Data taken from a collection

━━━━━━━━

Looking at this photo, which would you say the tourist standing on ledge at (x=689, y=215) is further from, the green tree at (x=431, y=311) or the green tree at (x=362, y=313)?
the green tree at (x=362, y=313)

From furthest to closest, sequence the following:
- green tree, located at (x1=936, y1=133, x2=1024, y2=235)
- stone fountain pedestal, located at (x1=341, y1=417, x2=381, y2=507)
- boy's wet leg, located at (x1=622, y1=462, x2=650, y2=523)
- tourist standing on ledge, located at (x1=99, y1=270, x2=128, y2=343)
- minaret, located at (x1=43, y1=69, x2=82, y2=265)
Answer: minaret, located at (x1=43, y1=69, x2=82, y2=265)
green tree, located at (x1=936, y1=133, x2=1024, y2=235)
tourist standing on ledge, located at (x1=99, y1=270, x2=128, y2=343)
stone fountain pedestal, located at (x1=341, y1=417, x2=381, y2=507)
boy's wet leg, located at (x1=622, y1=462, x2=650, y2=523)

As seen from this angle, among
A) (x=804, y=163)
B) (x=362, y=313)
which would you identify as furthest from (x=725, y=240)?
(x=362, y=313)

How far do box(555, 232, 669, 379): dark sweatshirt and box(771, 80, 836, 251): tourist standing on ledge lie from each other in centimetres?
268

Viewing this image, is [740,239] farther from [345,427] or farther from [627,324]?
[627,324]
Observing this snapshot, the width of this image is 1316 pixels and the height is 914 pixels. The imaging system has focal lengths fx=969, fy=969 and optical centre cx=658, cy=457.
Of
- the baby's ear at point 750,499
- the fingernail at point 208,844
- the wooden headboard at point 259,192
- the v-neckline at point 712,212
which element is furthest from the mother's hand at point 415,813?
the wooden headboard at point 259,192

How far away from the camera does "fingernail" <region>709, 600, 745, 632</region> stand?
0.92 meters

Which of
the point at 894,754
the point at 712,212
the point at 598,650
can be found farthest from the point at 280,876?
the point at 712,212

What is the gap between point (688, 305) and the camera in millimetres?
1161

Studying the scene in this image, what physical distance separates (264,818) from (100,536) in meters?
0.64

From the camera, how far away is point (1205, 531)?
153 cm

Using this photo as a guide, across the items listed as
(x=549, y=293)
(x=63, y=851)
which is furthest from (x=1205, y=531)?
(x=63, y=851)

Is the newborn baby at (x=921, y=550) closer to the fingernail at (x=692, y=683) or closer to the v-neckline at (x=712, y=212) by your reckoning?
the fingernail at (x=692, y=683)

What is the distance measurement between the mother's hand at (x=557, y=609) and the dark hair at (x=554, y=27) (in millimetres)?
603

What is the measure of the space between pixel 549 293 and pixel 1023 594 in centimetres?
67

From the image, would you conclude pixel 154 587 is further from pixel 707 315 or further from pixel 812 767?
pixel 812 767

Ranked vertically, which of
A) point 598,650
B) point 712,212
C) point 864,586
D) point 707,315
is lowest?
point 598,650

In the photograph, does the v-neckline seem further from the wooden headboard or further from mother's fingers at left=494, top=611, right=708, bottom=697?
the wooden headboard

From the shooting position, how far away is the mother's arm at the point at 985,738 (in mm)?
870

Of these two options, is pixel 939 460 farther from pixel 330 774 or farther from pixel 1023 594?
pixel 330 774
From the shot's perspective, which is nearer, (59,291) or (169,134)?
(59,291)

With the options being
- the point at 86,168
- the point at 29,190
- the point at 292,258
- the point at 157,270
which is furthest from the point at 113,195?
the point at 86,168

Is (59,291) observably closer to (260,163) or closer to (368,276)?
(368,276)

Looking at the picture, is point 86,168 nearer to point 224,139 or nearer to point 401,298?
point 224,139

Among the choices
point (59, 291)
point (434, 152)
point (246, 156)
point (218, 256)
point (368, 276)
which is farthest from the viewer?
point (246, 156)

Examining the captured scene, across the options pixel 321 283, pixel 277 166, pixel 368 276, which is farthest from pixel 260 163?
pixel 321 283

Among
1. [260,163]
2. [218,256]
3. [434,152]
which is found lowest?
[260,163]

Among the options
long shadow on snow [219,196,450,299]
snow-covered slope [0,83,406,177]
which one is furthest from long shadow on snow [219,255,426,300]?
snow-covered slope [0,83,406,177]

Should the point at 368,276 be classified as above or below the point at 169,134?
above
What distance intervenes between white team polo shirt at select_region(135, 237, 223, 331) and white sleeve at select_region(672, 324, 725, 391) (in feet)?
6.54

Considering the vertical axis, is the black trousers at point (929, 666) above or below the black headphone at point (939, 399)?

━━━━━━━━

Job:
Rewrite the stretch of data from the line containing "Among the options" through the end, putting "dark shadow on snow" wherever "long shadow on snow" appears and leaving everything else unchanged.

Finished exercise:
Among the options
dark shadow on snow [219,196,450,299]
snow-covered slope [0,83,406,177]
which one is furthest from dark shadow on snow [219,255,426,300]?
snow-covered slope [0,83,406,177]

Should the point at 368,276 be classified as above or below the point at 169,134?
above
What distance intervenes between white team polo shirt at select_region(135, 237, 223, 331) and white sleeve at select_region(672, 324, 725, 391) (in feet)?
6.54

Considering the vertical axis, is the black trousers at point (929, 666) above or below the black headphone at point (939, 399)?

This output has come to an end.